If the method is shown to have sufficient accuracy, then all of these parameters can be evaluated as a single entity. If inadequate results are obtained then each of the steps would need to be investigated individually to identify which of the component steps is responsible for the poor recovery, and allow screening of other solvents or swab material that may improve recovery. It should provide assurance that an analyte can be analysed in a matrix, which, for a finished product, would include excipients, impurities or perhaps solvents used in the manufacture of the actual API. If a cleaning agent is used, its composition should also be considered. An evaluation of specificity should first be conducted to ensure the absence of any interference between matrix components and the target analyte.

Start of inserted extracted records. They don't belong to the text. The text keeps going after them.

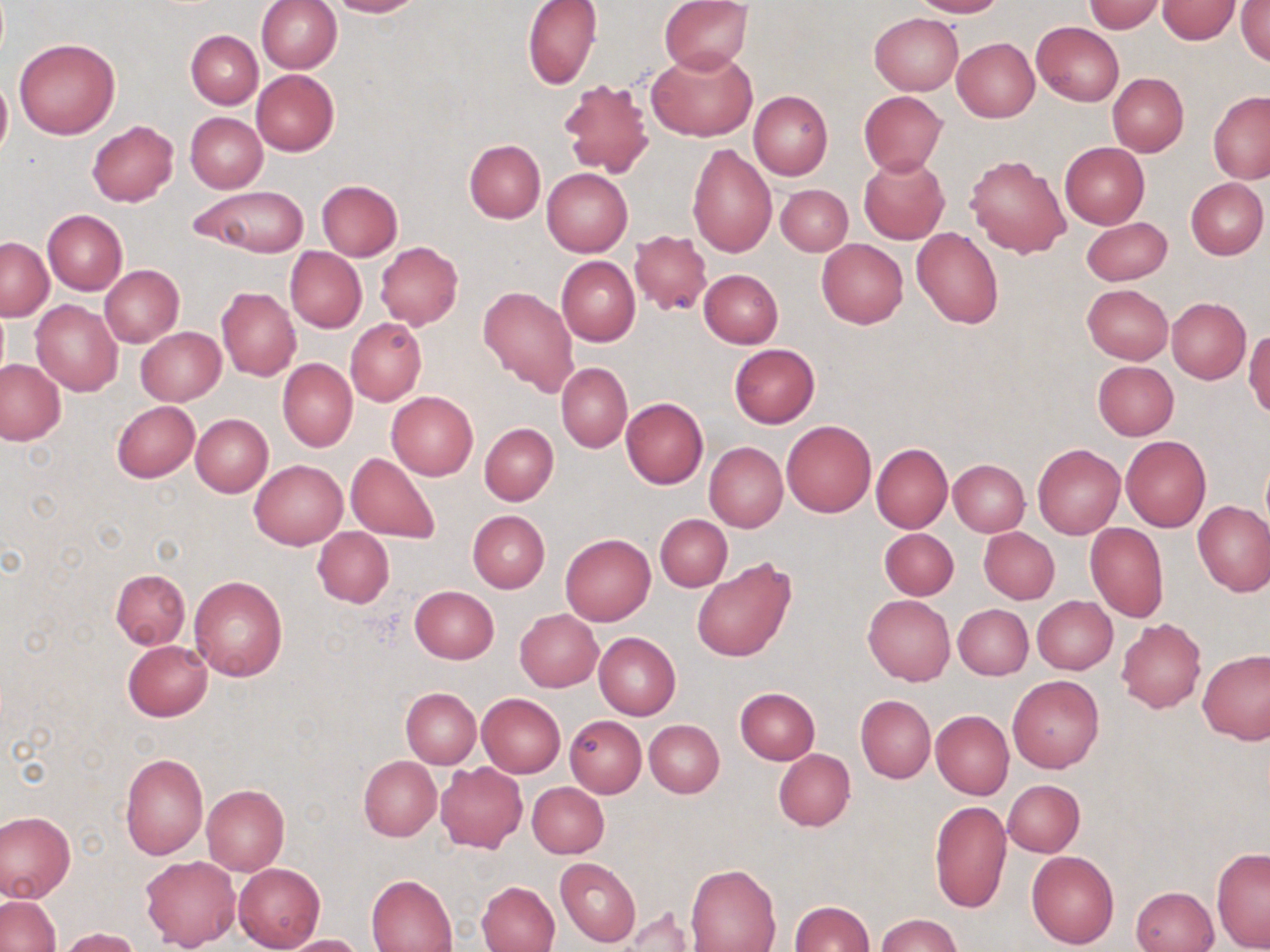

{
  "slide_level_diagnosis": "negative for blood parasites",
  "stain": "May-Grünwald-Giemsa",
  "image_size": "1270×952 pixels",
  "preparation": "thin blood smear",
  "magnification": "1000x",
  "uninfected_red_blood_cell_locations": "approximate bounding boxes as (x1,y1)-(x2,y2) corner pairs in pixels: (255,0)-(342,74), (327,0)-(420,17), (523,0)-(603,89), (660,0)-(752,72), (910,0)-(1004,17), (1156,1)-(1240,44), (1236,1)-(1270,67), (1083,2)-(1167,33), (869,12)-(963,94), (1030,21)-(1124,105), (186,30)-(263,108), (952,38)-(1040,123), (14,39)-(120,140), (649,48)-(757,141), (251,69)-(340,155), (1108,73)-(1188,156), (559,77)-(655,178), (0,78)-(11,158), (749,90)-(832,180), (859,91)-(947,176), (1209,91)-(1270,183), (185,112)-(267,192), (87,120)-(178,208), (464,140)-(545,223), (688,142)-(777,257), (1059,142)-(1150,228), (965,155)-(1070,258), (858,156)-(950,244), (541,169)-(633,256), (1186,177)-(1268,260), (316,180)-(402,260), (776,184)-(852,255), (192,186)-(309,257), (42,209)-(127,294), (1082,217)-(1171,285), (912,226)-(1004,329), (631,230)-(716,315), (1,237)-(52,320), (816,239)-(908,328), (375,242)-(462,330), (285,247)-(366,332), (557,256)-(640,347), (100,265)-(184,348), (699,269)-(783,347), (1082,283)-(1173,365), (479,285)-(579,398), (217,287)-(300,381), (1167,298)-(1250,383), (30,300)-(122,395), (346,318)-(426,406), (136,327)-(225,404), (1244,330)-(1270,419), (729,344)-(820,427), (0,359)-(68,446), (277,359)-(357,452), (1092,360)-(1178,440), (556,363)-(632,453), (386,391)-(478,480), (621,398)-(708,488), (111,401)-(200,482), (190,414)-(273,497), (782,421)-(876,517), (480,423)-(558,505), (1120,434)-(1211,532), (705,442)-(787,532), (870,442)-(952,533), (1033,444)-(1125,538), (346,453)-(440,543), (947,459)-(1030,536), (249,460)-(347,549), (1193,500)-(1270,595), (467,511)-(550,592), (655,514)-(732,591), (1085,522)-(1168,622), (311,527)-(393,607), (978,527)-(1060,604), (878,528)-(958,600), (560,533)-(655,626), (692,557)-(795,662), (110,568)-(190,650), (189,577)-(288,681), (410,586)-(499,663), (864,594)-(954,685), (1031,596)-(1118,674), (953,603)-(1033,679), (515,609)-(602,692), (1117,618)-(1206,712), (594,632)-(681,720), (123,640)-(213,721), (1197,651)-(1270,744), (1007,674)-(1103,773), (400,687)-(480,767), (735,687)-(820,764), (476,693)-(565,778), (855,694)-(935,783), (931,710)-(1014,800), (564,715)-(646,797), (645,720)-(725,797), (772,749)-(854,831), (119,752)-(209,859), (358,756)-(441,840), (435,763)-(527,853), (1003,779)-(1085,857), (527,782)-(609,858), (202,784)-(289,875), (929,800)-(1011,913), (0,811)-(75,903), (1211,848)-(1270,952), (1026,850)-(1120,949), (140,855)-(240,950), (555,857)-(641,946), (234,863)-(326,952), (686,863)-(781,952), (366,875)-(456,951), (476,880)-(560,952), (1130,886)-(1220,952), (1,896)-(59,952), (789,901)-(874,951), (623,908)-(698,951), (877,915)-(962,952), (56,927)-(140,952), (282,934)-(362,952)",
  "field_of_view": "one of a larger specimen",
  "modality": "light microscopy"
}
Locate every Plasmodium parasite.
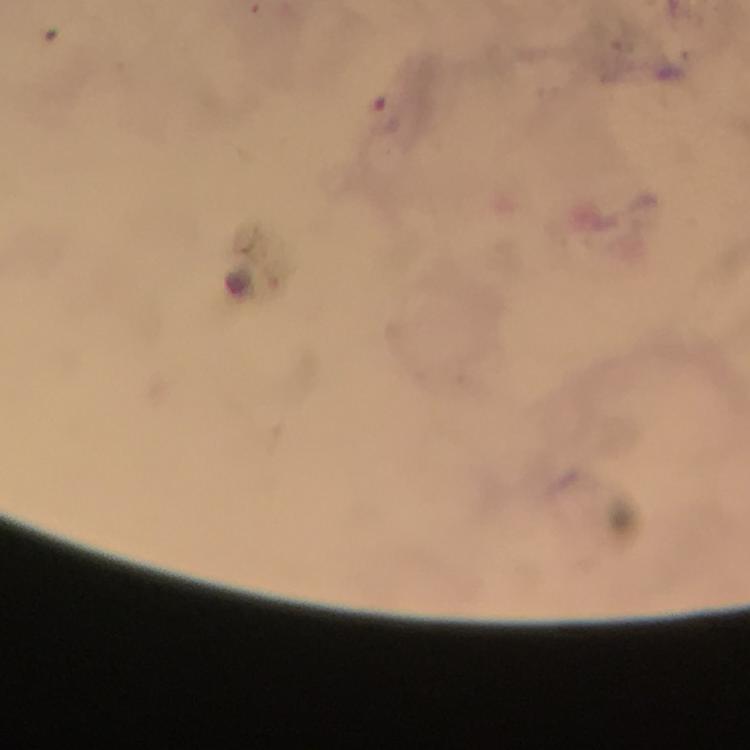

Approximate centers as [x, y] in pixels.
Plasmodium parasites: [389, 115].

magnification = 100x
context = from a malaria diagnostic workup
cropped from = a single field of view
capture = smartphone camera through the microscope
image size = 750×750 pixels
immersion oil = applied
preparation = thick smear
stain = Giemsa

Stability of the analytical samples should also be considered; that is, the ability of the active substance to degrade once in the extraction solvent. If appropriate expiry dates are not set, significant degradation could occur, potentially giving a result that “passed” which should actually fail.

There is such an array of validation parameters that could be discussed, however this article cannot possibly do each of these justice. However, all of the critical parameters to be assessed should be identified and evaluated prior to commencement of the formal validation.

Conclusion

The overarching principle when embarking on pharmaceutical cleaning validation is to ensure that the manufacturing and analytical aspects are conducted synergistically, with good communication between manufacturing and analytical teams. This will build solid foundations to ensure that the final analytical method is able to fully encompass the requirements of the cleaning process, and can reliably and consistently quantify the required residues at the calculated limits, hence ensuring the pharmaceutical product is safe for the consumer.